> [ARTICLE]
Hard Parse includes following steps – Optimizer and Row source generation.

Query Optimization

It is a process in which multiple query execution plan for satisfying a query are examined and the most efficient query plan is satisfied for execution.
Database catalogue stores the execution plans and then optimizer pass the lowest cost plan for execution.

There are two main techniques that are employed during query optimization.

The first technique is based on heuristic rules for ordering the operations in a query execution strategy. A heuristic is a rule that works well in most cases but is not guaranteed to work well in every case. The rules typically reorder the operations in a query tree.

The second technique involves systematically estimating the cost of different execution strategies and choosing the execution plan with the lowest cost estimate. These techniques are usually combined in a query optimizer.

Two internal representations of a query:

◼ Query Tree

◼ Query Graph

Row Source Generation –
The Row Source Generation is a software that receives an optimal execution plan from the optimizer and produces an iterative execution plan that is usable by the rest of the database. the iterative plan is the binary program that when executes by the SQL engine produces the result set.

Query Evaluation Plan

In order to fully evaluate a query, the system needs to construct a query evaluation plan.
The annotations in the evaluation plan may refer to the algorithms to be used for the particular index or the specific operations.

> [PROBLEM A] Rewrite the part of the query optimization text that opens with the words containing "The first technique" and closes with "a query optimizer.", changing "lowest cost estimate" to "smallest estimated cost".

> [ENTRIES]
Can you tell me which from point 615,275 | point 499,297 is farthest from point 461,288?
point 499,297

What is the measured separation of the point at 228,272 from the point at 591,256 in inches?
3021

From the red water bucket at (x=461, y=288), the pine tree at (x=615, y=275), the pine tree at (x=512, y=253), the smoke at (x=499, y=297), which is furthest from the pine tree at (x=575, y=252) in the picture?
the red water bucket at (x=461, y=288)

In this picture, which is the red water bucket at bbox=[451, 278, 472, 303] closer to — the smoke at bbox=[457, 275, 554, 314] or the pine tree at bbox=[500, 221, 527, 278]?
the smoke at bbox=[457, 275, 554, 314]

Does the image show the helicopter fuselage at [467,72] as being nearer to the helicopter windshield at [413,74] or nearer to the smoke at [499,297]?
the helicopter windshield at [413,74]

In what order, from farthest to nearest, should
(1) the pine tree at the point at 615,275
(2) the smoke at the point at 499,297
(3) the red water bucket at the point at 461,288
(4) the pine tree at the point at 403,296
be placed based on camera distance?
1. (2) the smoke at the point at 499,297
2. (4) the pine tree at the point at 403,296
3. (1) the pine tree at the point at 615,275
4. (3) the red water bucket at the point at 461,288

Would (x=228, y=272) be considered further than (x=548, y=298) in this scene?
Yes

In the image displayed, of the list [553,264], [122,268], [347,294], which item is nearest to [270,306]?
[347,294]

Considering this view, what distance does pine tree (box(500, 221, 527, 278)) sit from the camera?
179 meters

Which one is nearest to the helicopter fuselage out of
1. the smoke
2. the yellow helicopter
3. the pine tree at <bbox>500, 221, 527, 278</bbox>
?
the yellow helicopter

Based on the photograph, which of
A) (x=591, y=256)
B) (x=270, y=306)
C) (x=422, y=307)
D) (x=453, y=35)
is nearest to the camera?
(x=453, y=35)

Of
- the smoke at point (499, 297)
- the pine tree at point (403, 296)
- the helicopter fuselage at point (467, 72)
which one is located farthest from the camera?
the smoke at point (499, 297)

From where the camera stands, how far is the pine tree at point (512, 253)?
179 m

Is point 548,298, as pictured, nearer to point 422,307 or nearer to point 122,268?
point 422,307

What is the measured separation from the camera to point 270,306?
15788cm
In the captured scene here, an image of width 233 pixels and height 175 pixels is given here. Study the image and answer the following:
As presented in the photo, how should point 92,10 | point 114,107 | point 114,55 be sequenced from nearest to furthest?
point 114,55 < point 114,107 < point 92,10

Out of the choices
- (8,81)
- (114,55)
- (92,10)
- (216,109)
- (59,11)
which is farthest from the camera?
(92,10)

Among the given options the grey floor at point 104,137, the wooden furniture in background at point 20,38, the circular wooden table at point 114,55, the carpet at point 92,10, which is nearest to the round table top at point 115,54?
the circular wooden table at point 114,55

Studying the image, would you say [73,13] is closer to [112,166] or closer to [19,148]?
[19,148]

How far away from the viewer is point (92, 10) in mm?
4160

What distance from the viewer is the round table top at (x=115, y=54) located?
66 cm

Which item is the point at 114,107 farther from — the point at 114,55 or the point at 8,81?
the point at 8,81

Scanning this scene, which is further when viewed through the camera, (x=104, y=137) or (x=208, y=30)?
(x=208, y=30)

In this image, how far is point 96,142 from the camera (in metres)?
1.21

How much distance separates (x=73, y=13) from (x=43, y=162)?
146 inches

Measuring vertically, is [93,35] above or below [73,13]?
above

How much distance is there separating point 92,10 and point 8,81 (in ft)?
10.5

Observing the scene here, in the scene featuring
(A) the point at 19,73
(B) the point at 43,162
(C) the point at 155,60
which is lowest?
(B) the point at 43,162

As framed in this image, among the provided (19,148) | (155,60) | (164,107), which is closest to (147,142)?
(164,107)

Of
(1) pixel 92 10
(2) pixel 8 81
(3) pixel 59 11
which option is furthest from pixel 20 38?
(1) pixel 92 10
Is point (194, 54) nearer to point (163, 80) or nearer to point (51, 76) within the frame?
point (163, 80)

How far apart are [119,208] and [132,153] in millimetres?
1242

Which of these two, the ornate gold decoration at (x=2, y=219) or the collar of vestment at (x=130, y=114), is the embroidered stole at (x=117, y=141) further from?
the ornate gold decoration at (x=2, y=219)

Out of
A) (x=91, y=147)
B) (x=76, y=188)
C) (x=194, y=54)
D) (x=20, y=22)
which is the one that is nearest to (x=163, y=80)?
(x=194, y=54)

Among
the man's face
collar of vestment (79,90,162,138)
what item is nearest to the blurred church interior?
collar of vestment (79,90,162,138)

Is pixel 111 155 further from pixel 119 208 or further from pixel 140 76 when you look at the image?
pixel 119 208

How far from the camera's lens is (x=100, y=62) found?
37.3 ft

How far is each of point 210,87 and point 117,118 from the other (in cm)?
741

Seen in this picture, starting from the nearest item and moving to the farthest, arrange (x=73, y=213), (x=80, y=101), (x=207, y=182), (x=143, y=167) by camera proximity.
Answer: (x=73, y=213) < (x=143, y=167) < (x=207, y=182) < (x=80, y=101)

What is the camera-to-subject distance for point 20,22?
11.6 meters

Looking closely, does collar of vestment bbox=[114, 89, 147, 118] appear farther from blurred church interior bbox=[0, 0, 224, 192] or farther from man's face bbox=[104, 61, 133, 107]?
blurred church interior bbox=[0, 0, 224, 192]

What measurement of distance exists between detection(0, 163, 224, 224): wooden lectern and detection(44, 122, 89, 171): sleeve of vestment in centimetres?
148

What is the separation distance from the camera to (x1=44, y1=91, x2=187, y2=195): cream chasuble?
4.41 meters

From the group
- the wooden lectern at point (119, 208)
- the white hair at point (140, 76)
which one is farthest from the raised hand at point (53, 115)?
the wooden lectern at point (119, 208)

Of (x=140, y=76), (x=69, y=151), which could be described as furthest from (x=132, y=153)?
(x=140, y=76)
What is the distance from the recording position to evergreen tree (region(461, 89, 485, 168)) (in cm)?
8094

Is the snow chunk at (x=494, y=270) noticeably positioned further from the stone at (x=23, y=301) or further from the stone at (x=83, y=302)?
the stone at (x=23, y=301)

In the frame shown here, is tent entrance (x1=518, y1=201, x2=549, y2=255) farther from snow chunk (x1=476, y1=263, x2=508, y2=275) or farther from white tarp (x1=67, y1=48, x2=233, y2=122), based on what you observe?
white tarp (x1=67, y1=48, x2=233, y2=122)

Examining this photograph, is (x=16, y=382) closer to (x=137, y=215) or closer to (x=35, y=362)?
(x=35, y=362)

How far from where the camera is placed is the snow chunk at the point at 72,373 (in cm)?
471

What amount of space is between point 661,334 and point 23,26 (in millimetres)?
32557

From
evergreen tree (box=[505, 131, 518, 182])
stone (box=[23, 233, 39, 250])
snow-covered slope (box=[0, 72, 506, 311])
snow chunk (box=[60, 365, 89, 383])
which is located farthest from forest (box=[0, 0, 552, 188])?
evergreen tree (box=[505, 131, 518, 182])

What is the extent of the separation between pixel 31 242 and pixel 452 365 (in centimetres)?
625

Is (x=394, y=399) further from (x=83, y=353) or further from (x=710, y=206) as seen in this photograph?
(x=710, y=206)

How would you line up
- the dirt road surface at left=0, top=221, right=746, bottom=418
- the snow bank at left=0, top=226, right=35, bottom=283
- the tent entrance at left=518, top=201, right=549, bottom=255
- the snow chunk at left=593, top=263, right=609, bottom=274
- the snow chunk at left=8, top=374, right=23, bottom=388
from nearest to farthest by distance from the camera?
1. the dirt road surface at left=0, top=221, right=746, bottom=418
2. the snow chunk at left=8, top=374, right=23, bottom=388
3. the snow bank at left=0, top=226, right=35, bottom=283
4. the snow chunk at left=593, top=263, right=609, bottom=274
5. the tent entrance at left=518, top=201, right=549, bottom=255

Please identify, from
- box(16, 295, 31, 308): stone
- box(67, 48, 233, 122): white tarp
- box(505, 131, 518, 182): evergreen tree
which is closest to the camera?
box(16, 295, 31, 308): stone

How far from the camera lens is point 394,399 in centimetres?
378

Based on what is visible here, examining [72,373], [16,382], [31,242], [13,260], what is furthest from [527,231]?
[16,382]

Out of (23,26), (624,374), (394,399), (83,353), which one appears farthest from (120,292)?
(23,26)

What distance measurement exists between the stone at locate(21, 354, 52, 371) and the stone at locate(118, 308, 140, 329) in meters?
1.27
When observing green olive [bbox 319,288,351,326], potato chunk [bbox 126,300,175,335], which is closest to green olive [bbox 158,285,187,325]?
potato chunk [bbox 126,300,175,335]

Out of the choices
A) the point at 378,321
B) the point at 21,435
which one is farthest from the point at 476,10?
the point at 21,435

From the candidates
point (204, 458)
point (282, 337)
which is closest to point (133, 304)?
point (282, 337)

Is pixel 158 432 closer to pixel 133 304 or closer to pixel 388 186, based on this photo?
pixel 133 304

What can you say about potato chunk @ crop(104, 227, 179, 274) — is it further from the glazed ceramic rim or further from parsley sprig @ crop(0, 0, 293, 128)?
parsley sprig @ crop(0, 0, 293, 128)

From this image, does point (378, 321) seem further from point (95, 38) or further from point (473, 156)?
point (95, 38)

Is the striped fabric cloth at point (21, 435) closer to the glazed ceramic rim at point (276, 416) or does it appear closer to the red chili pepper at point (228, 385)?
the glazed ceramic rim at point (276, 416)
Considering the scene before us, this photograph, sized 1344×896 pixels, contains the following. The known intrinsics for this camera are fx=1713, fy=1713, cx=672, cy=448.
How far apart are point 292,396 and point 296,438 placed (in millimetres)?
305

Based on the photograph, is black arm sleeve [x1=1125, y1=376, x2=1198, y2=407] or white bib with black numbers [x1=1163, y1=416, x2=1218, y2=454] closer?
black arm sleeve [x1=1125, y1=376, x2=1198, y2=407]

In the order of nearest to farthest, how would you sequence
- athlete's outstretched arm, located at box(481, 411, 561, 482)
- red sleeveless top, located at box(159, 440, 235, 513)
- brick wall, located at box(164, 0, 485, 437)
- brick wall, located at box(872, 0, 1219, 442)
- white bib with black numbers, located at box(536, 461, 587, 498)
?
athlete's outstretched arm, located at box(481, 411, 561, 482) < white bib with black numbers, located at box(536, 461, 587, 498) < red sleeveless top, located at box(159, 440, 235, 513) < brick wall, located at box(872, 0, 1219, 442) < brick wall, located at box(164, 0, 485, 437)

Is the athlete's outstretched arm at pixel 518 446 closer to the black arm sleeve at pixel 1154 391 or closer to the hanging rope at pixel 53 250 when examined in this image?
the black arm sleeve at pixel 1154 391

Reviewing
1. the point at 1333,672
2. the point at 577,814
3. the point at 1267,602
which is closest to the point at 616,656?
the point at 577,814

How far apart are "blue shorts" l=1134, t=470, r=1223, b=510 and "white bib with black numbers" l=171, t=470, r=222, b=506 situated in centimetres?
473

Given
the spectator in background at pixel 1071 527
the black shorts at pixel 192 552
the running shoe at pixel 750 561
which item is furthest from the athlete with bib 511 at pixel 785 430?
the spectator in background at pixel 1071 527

> [PROBLEM B] Output the part of the records that opens with the line containing "Of (x=140, y=76), (x=69, y=151), which" and closes with the line containing "5. the tent", keeping every line unchanged.

> [COMPLETE RESPONSE A]
The first technique is based on heuristic rules for ordering the operations in a query execution strategy. A heuristic is a rule that works well in most cases but is not guaranteed to work well in every case. The rules typically reorder the operations in a query tree.

The second technique involves systematically estimating the cost of different execution strategies and choosing the execution plan with the smallest estimated cost. These techniques are usually combined in a query optimizer.

> [COMPLETE RESPONSE B]
Of (x=140, y=76), (x=69, y=151), which could be described as furthest from (x=132, y=153)?
(x=140, y=76)
What is the distance from the recording position to evergreen tree (region(461, 89, 485, 168)) (in cm)?
8094

Is the snow chunk at (x=494, y=270) noticeably positioned further from the stone at (x=23, y=301) or further from the stone at (x=83, y=302)?
the stone at (x=23, y=301)

In the frame shown here, is tent entrance (x1=518, y1=201, x2=549, y2=255) farther from snow chunk (x1=476, y1=263, x2=508, y2=275) or farther from white tarp (x1=67, y1=48, x2=233, y2=122), based on what you observe?
white tarp (x1=67, y1=48, x2=233, y2=122)

Examining this photograph, is (x=16, y=382) closer to (x=137, y=215) or closer to (x=35, y=362)?
(x=35, y=362)

How far from where the camera is placed is the snow chunk at the point at 72,373 (in cm)?
471

What amount of space is between point 661,334 and point 23,26 (in millimetres)?
32557

From
evergreen tree (box=[505, 131, 518, 182])
stone (box=[23, 233, 39, 250])
snow-covered slope (box=[0, 72, 506, 311])
snow chunk (box=[60, 365, 89, 383])
which is located farthest from forest (box=[0, 0, 552, 188])?
evergreen tree (box=[505, 131, 518, 182])

What is the extent of the separation between pixel 31 242 and pixel 452 365 (in centimetres)?
625

Is (x=394, y=399) further from (x=83, y=353) or further from (x=710, y=206) as seen in this photograph?
(x=710, y=206)

How would you line up
- the dirt road surface at left=0, top=221, right=746, bottom=418
- the snow bank at left=0, top=226, right=35, bottom=283
- the tent entrance at left=518, top=201, right=549, bottom=255
- the snow chunk at left=593, top=263, right=609, bottom=274
- the snow chunk at left=8, top=374, right=23, bottom=388
from nearest to farthest by distance from the camera?
1. the dirt road surface at left=0, top=221, right=746, bottom=418
2. the snow chunk at left=8, top=374, right=23, bottom=388
3. the snow bank at left=0, top=226, right=35, bottom=283
4. the snow chunk at left=593, top=263, right=609, bottom=274
5. the tent entrance at left=518, top=201, right=549, bottom=255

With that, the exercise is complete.